A biotope project is a directory containing scientific data, its Croissant metadata, and the configuration that drives builds. Every command operates on the nearest enclosing project, found by walking upward to a .biotope/ directory (or a visible project.yaml).

Layout

my-kg/
├── .biotope/
│   ├── project.yaml        competence questions (purpose, required_entities, …)
│   ├── config.yaml         technical settings (validation, registries)
│   ├── datasets/           one Croissant .jsonld per tracked file
│   └── workflows/          (reserved)
├── data/                   tracked datasets; gitignored. Organise as you see
│                            fit — biotope doesn't prescribe subdirs. Pipeline
│                            state lives in each manifest's biotope:status,
│                            not in the directory name.
├── mappings/               *.mapping.yaml — declarative KG mappings
├── alignment.yaml          (optional) cross-Croissant alignment
├── build/                  output of `biotope build`
├── AGENTS.md               agent instructions
└── .gitignore

--visible at init time promotes project.yaml and config.yaml from .biotope/ to the project root for users who don't want a dotfolder.

.biotope/project.yaml

The competence-questions document — the only place where content-level intent lives.

name: my-kg
purpose: What approved drugs target genes implicated in T2D?
required_entities: [gene, disease, drug]
required_relations: [gene_associated_with_disease, drug_targets_gene]
data_sources: []
notes: ""

Populated by:

  • biotope init --purpose "..." (one-shot)
  • biotope map --entity ... --relation ... --purpose "..." (incremental, non-interactive)
  • The agent reading AGENTS.md (which in turn calls biotope map with intent flags)

Read by:

  • biotope discover — ranks adapters/files by overlap with required_entities.
  • biotope build — informs schema_config.yaml generation.

Configuration precedence

CLI flag                              ← highest
.biotope/project.yaml                 (or ./project.yaml if --visible)
.biotope/config.yaml
~/.config/biotope/config.yaml         ← lowest

CLI flags always win. Inspect resolved values with biotope map --show.

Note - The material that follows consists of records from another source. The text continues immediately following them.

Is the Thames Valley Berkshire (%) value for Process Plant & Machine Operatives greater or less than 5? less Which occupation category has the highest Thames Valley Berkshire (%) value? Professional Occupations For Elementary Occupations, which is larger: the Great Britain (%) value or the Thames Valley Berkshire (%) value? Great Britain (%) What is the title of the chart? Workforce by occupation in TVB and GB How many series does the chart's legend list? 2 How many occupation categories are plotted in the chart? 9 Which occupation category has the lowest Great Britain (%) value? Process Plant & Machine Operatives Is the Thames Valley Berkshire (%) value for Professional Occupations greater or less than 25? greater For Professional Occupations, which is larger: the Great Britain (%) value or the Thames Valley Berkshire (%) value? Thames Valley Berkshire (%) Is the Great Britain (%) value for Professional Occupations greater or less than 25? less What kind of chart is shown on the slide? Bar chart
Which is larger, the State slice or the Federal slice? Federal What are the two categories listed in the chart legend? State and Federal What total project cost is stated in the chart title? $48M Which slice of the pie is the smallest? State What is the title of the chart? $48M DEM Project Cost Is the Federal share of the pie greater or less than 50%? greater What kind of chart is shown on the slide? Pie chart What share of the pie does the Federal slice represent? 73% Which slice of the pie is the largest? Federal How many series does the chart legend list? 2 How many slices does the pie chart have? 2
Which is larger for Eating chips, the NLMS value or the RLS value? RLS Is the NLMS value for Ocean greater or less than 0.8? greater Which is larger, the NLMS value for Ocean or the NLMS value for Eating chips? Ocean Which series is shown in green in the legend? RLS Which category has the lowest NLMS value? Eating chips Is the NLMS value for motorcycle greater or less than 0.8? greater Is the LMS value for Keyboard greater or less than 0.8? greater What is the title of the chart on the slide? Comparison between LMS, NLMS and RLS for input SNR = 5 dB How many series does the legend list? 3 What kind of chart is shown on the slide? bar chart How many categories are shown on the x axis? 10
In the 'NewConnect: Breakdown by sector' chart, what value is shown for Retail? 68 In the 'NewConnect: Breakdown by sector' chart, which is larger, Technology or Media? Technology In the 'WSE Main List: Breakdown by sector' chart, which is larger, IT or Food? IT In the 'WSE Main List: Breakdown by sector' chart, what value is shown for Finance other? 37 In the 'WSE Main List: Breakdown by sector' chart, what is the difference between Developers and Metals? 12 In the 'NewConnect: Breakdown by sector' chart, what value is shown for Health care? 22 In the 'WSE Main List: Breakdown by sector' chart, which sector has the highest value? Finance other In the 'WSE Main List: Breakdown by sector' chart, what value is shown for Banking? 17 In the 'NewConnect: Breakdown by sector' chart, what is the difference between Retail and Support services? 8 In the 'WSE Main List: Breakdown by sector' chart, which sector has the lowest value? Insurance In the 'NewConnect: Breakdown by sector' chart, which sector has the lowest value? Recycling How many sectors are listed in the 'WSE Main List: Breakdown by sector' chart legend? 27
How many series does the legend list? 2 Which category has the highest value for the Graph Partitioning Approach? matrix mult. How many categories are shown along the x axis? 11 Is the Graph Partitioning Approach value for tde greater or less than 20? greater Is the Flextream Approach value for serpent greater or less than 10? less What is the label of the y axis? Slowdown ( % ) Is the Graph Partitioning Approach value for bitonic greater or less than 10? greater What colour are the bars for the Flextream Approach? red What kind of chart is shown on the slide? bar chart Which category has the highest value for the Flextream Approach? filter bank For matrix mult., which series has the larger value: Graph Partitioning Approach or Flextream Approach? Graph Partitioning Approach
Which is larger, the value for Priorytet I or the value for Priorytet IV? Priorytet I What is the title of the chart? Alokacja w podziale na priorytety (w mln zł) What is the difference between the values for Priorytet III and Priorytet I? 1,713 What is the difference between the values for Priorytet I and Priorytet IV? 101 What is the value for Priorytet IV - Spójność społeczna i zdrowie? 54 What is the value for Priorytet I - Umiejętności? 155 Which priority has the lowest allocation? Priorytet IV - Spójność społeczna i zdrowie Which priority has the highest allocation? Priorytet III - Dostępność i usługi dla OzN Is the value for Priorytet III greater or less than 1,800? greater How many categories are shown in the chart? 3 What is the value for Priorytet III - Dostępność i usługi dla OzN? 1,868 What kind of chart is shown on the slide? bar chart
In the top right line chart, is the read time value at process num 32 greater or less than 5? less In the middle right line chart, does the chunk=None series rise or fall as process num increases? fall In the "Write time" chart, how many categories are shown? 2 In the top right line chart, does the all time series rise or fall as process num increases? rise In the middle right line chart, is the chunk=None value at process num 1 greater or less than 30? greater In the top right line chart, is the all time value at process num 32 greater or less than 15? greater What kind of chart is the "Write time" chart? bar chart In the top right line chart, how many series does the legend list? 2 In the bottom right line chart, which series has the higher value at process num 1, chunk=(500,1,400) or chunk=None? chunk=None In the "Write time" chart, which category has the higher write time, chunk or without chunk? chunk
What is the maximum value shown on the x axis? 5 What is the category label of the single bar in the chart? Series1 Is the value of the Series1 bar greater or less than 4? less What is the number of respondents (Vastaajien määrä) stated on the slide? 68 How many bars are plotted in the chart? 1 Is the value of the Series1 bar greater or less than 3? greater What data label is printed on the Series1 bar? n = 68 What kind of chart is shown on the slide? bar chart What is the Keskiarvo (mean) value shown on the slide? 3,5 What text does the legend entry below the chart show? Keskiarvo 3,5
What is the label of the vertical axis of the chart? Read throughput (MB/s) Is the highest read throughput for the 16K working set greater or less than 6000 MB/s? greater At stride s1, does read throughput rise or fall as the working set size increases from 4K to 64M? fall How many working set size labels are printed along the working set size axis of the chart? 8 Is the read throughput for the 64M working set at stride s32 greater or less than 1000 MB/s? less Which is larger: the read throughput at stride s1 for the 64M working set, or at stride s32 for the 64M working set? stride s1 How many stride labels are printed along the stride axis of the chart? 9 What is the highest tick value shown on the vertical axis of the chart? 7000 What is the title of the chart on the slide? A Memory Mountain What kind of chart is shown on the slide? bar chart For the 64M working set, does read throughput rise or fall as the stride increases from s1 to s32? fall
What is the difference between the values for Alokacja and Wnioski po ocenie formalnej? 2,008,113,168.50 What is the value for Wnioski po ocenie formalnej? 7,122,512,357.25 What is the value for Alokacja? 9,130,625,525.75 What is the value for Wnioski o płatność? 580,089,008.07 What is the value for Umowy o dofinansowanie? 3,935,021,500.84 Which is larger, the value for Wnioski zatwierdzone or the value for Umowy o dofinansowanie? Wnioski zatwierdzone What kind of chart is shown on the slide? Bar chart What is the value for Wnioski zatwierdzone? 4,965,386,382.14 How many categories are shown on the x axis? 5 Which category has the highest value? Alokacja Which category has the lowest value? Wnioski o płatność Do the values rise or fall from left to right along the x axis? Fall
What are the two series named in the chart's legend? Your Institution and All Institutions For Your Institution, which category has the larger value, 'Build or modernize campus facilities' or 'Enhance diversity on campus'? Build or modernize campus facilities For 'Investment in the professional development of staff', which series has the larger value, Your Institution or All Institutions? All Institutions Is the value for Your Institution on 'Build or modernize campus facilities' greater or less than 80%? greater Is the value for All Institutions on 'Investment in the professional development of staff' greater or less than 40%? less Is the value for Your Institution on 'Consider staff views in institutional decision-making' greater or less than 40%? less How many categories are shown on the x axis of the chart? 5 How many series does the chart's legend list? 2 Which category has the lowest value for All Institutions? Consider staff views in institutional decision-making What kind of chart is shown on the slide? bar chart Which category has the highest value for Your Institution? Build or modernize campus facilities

.biotope/datasets/<name>.jsonld

One Croissant 1.1 JSON-LD file per tracked data file. biotope add writes the file-level stub; if croissant-baker has a handler for the file's extension, structural metadata (column types, row counts) is appended automatically. Fields baker cannot infer (license, creator, access restrictions) come from CLI flags on biotope add.

These files are the input to biotope map scaffold (which produces an unresolved semantic mapping) and to biotope build (which compiles it).

Why this shape

  • The dotfolder keeps tool-managed files out of the user's way without coupling to git.
  • One canonical place for content intent (project.yaml) avoids the "where do the competence questions live" question.
  • Hierarchical config matches BioCypher's pattern and lets shared registry URLs live in ~/.config/biotope/config.yaml.
  • Everything except project.yaml and mapping.yaml overrides can be regenerated, which keeps the project portable.